Une autre ville purement intelligente est Dongtan, située à l’est de l’île de Chongming, près de Shanghai, en Chine. Conçue par l’architecte chilien Alejandro Gutiérrez, la construction a débuté en 2007 et couvre une superficie de 8 500 hectares. Dans cette éco-ville, seules les énergies renouvelables seront utilisées (biomasse, éoliennes et solaires) ; les voitures particulières et les transports publics fonctionneront à l’hydrogène ; jusqu’à 80 % des déchets produits seront recyclés ; et l’eau potable aura un double usage : pour la consommation humaine et pour les rejets sanitaires et d’irrigation. Il est prévu que d’ici 2040, la ville aura la moitié de la taille de Manhattan.

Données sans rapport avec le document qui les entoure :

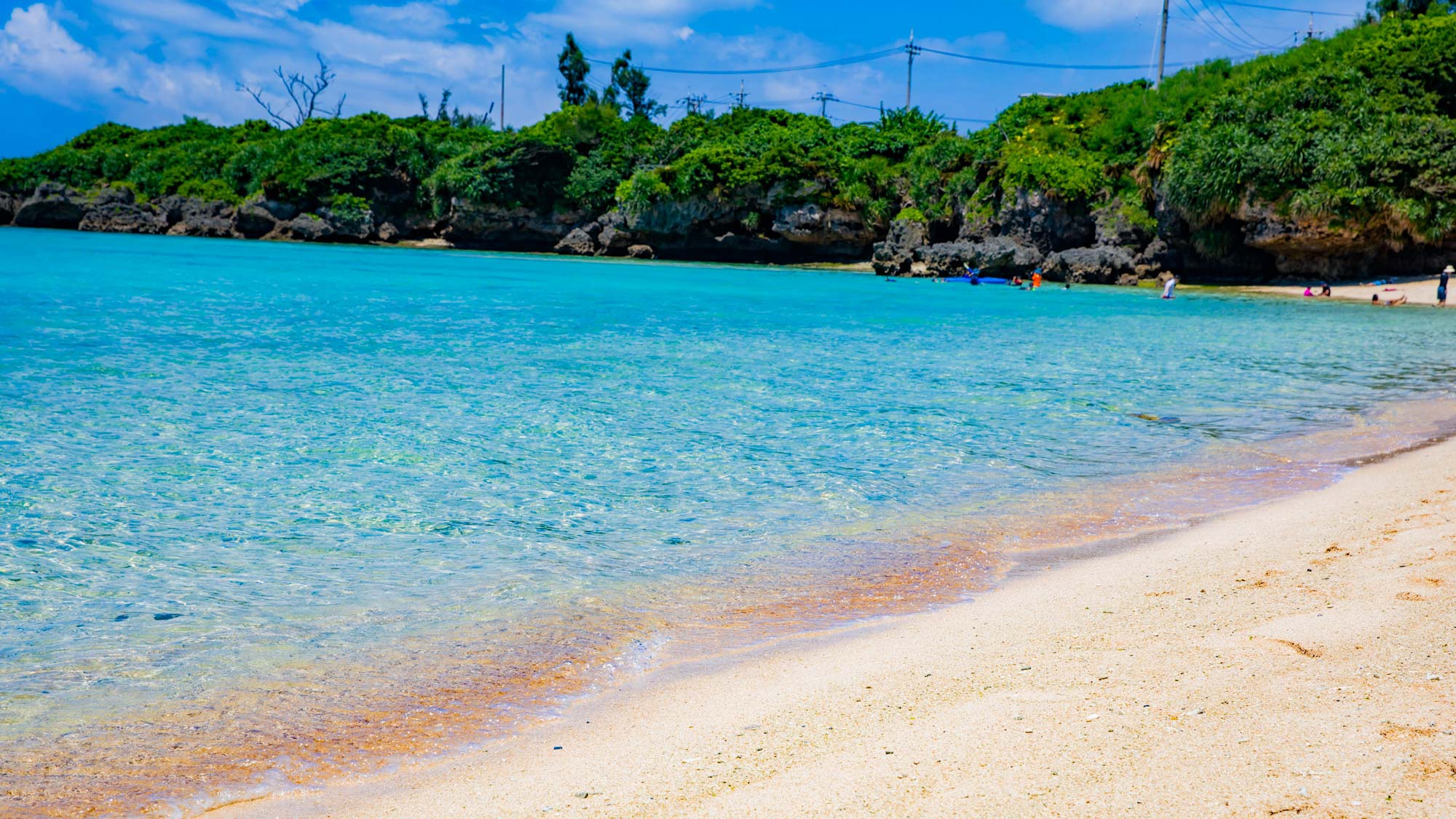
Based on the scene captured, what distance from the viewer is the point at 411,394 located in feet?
38.2

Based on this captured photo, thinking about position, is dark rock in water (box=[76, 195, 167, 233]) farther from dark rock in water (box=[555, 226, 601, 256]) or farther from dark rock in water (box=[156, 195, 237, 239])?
dark rock in water (box=[555, 226, 601, 256])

Opportunités en Amérique latine

Santiago du Chili et Buenos Aires, respectivement en 80e et 85e position, sont les deux villes d’Amérique latine qui figurent dans le classement des villes les plus intelligentes du monde mentionné ci-dessus. Dès le premier, on retiendra sa lutte incessante contre la pollution de l’air et son pari sur l’autopartage. De la capitale argentine, de son incorporation technologique et de son infrastructure cycliste.

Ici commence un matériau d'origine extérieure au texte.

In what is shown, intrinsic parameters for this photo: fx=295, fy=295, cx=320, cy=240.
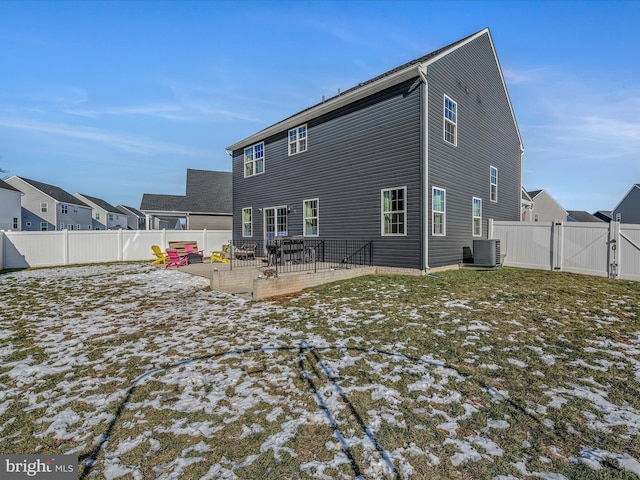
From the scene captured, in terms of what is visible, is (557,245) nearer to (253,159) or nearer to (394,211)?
(394,211)

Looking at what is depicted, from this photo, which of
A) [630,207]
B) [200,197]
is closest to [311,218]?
[200,197]

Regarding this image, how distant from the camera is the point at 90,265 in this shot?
50.5 ft

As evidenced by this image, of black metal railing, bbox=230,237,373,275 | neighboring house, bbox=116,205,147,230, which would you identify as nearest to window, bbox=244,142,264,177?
black metal railing, bbox=230,237,373,275

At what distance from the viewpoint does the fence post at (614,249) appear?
9.80m

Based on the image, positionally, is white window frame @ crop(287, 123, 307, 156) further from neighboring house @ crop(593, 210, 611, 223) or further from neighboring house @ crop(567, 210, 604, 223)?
neighboring house @ crop(593, 210, 611, 223)

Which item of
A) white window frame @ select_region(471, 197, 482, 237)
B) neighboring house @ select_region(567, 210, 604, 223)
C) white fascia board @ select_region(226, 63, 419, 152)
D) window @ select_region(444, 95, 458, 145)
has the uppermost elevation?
white fascia board @ select_region(226, 63, 419, 152)

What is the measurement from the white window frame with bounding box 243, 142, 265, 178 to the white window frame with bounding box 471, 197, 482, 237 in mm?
10862

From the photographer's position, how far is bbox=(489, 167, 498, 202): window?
1441 cm

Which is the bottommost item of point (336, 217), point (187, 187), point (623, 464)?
point (623, 464)

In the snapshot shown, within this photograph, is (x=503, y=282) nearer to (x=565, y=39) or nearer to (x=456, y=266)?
(x=456, y=266)

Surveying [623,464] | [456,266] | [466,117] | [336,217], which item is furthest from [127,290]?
[466,117]

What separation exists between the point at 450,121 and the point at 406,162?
285cm

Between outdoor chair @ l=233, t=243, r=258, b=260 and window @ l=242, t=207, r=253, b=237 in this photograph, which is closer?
outdoor chair @ l=233, t=243, r=258, b=260

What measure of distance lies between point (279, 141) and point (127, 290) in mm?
9911
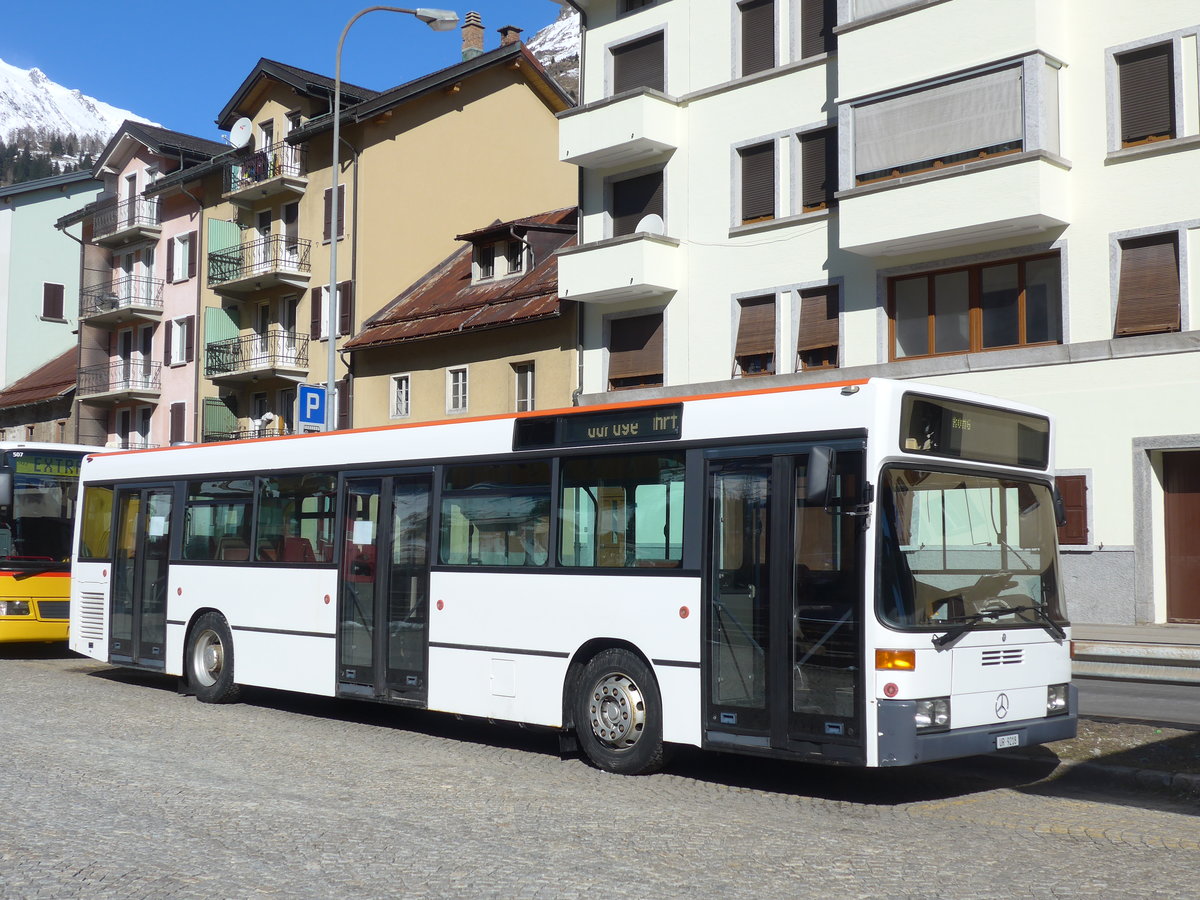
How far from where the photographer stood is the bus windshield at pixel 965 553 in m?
8.72

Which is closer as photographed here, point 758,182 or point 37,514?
point 37,514

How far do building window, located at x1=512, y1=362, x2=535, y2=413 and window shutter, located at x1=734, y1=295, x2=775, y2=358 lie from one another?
6.75 meters

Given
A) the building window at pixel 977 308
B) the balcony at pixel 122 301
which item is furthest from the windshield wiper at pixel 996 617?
the balcony at pixel 122 301

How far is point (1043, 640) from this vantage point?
9.45m

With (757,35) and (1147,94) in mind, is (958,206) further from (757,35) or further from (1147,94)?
(757,35)

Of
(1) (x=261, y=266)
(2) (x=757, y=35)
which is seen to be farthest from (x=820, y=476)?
(1) (x=261, y=266)

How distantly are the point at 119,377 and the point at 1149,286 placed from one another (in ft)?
129

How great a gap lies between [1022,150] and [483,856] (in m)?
17.0

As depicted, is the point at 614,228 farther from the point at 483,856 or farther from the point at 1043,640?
the point at 483,856

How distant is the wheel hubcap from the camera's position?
33.3 feet

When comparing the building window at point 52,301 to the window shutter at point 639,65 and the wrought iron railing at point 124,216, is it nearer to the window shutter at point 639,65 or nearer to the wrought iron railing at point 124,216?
the wrought iron railing at point 124,216

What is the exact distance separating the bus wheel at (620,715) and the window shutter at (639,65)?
64.0 ft

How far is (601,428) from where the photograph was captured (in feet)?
35.1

Le même rapport souligne le grand potentiel de développement de Quito, Monterrey, Lima et Saint-Domingue, des villes qui connaîtront une croissance importante dans ce secteur.

Rien qu’en Amérique latine, la transformation numérique et énergétique des villes augmentera de 19,4Selon la société de conseil Markets, l’entreprise devrait atteindre un chiffre d’affaires de plus de 750 milliards de dollars d’ici 2020.

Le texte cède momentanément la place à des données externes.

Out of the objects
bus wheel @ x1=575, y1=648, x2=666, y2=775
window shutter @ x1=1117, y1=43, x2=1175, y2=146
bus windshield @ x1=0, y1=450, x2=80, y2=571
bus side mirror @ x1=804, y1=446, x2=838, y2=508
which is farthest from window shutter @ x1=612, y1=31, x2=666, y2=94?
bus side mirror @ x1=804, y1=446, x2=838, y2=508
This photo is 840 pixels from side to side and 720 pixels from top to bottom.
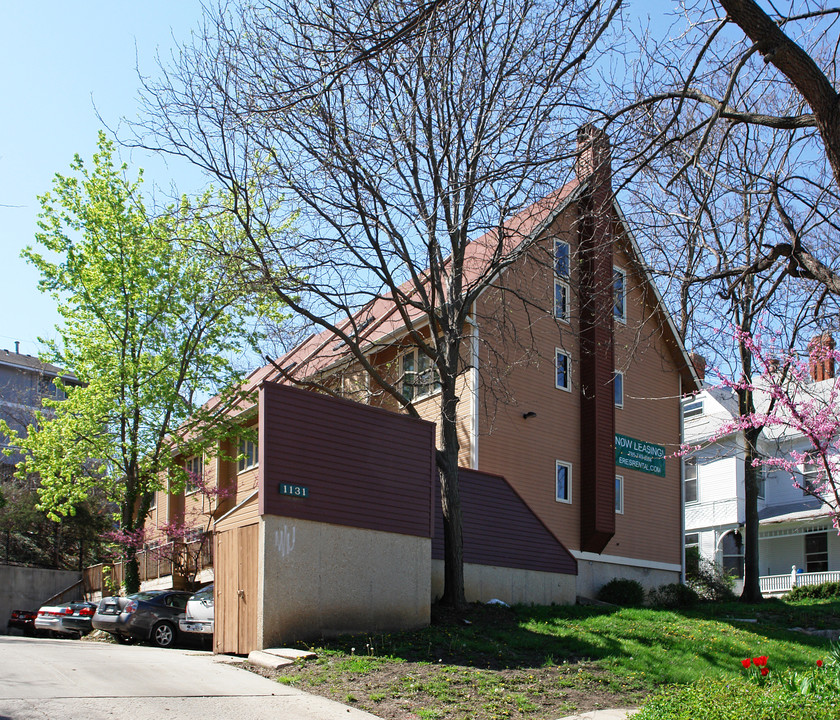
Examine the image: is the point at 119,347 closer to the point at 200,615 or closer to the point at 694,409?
the point at 200,615

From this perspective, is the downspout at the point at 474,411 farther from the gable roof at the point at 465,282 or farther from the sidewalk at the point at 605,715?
the sidewalk at the point at 605,715

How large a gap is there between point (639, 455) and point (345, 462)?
14.4 metres

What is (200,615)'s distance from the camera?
1645cm

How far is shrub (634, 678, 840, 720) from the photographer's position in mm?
6708

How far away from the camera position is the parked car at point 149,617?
1742 centimetres

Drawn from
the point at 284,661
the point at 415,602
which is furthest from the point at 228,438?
the point at 284,661

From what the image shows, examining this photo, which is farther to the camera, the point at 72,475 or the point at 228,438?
the point at 228,438

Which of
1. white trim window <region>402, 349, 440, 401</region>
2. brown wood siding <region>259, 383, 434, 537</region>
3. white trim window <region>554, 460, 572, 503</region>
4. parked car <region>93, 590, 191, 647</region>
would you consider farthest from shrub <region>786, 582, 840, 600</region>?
parked car <region>93, 590, 191, 647</region>

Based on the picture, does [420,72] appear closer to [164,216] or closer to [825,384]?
[164,216]

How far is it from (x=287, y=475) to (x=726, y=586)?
17.5m

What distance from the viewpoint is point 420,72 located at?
1115 cm

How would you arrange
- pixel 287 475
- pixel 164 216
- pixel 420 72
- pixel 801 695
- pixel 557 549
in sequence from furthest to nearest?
pixel 557 549
pixel 164 216
pixel 287 475
pixel 420 72
pixel 801 695

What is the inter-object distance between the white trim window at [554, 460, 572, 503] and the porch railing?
1009 cm

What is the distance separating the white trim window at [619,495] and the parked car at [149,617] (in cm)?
1293
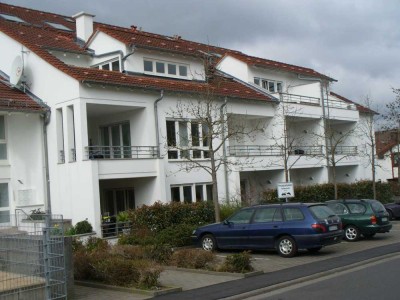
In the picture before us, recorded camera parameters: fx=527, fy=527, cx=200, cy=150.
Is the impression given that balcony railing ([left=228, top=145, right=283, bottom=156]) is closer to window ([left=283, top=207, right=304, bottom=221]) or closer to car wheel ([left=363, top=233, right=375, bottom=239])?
car wheel ([left=363, top=233, right=375, bottom=239])

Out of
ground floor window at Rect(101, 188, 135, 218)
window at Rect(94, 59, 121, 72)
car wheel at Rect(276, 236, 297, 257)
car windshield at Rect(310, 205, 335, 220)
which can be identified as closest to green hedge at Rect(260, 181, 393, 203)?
ground floor window at Rect(101, 188, 135, 218)

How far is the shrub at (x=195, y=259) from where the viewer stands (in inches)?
544

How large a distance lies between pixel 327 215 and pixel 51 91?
12491mm

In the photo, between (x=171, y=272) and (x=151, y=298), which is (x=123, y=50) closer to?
(x=171, y=272)

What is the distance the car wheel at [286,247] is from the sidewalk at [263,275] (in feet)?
0.77

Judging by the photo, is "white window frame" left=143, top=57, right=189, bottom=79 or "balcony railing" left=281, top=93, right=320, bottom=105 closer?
"white window frame" left=143, top=57, right=189, bottom=79

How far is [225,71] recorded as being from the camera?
33.2m

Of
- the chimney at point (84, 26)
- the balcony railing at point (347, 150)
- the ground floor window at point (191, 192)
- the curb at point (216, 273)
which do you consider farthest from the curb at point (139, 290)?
the balcony railing at point (347, 150)

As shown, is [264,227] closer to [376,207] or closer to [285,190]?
[285,190]

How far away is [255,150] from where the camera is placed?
29.6 metres

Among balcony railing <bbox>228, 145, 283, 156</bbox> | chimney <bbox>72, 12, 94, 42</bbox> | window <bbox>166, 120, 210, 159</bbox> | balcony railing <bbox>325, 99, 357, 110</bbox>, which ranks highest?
chimney <bbox>72, 12, 94, 42</bbox>

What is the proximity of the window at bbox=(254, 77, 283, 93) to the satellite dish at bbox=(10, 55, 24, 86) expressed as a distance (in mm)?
15275

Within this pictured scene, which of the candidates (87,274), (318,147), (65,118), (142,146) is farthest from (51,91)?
(318,147)

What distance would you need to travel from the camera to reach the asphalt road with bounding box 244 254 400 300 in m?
9.56
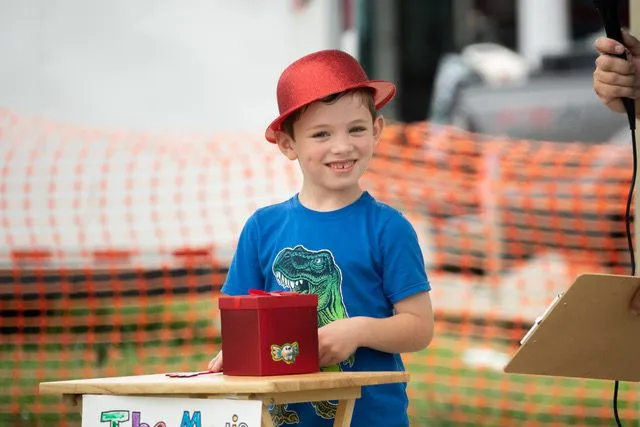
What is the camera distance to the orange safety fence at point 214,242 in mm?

C’est précisément ce dernier secteur, celui des énergies renouvelables, qui a été le plus actif ces derniers temps. Ainsi, par exemple, le Chili va investir 100 millions de dollars pour soutenir son programme ; l’Argentine a reçu une injection de 480 millions de dollars de la Banque mondiale pour le développement de ses projets ; ou encore l’investissement remarquable de plus de 530 millions de dollars dans les infrastructures énergétiques que le groupe énergétique de Bogota va investir cette année.

Il est clair que ce financement est de bon augure pour la création de centaines de milliers d’emplois dans le monde entier, qui seront destinés aux ingénieurs compétents du secteur. Pour ce faire, ces professionnels doivent être formés aux questions liées à la production d’électricité, à l’entretien des centrales électriques ou aux économies d’énergie dans les bâtiments durables. Mais non seulement il y aura des opportunités en matière d’énergie, mais l’éventail des villes intelligentes s’étendra au domaine de la gestion des installations et des projets, de la construction modulaire des bâtiments, de la maîtrise de la méthodologie BIM et de l’application des nouvelles technologies dans toutes les phases de développement de ces infrastructures.

Les villes du futur sont plus proches que nous ne le pensons et il est essentiel que les étudiants, les professionnels et les entreprises se préparent à profiter pleinement des nouvelles opportunités commerciales ; en fait, certaines sources soulignent que les villes intelligentes généreront le chiffre non négligeable de 1,29 milliard d’euros en 2020.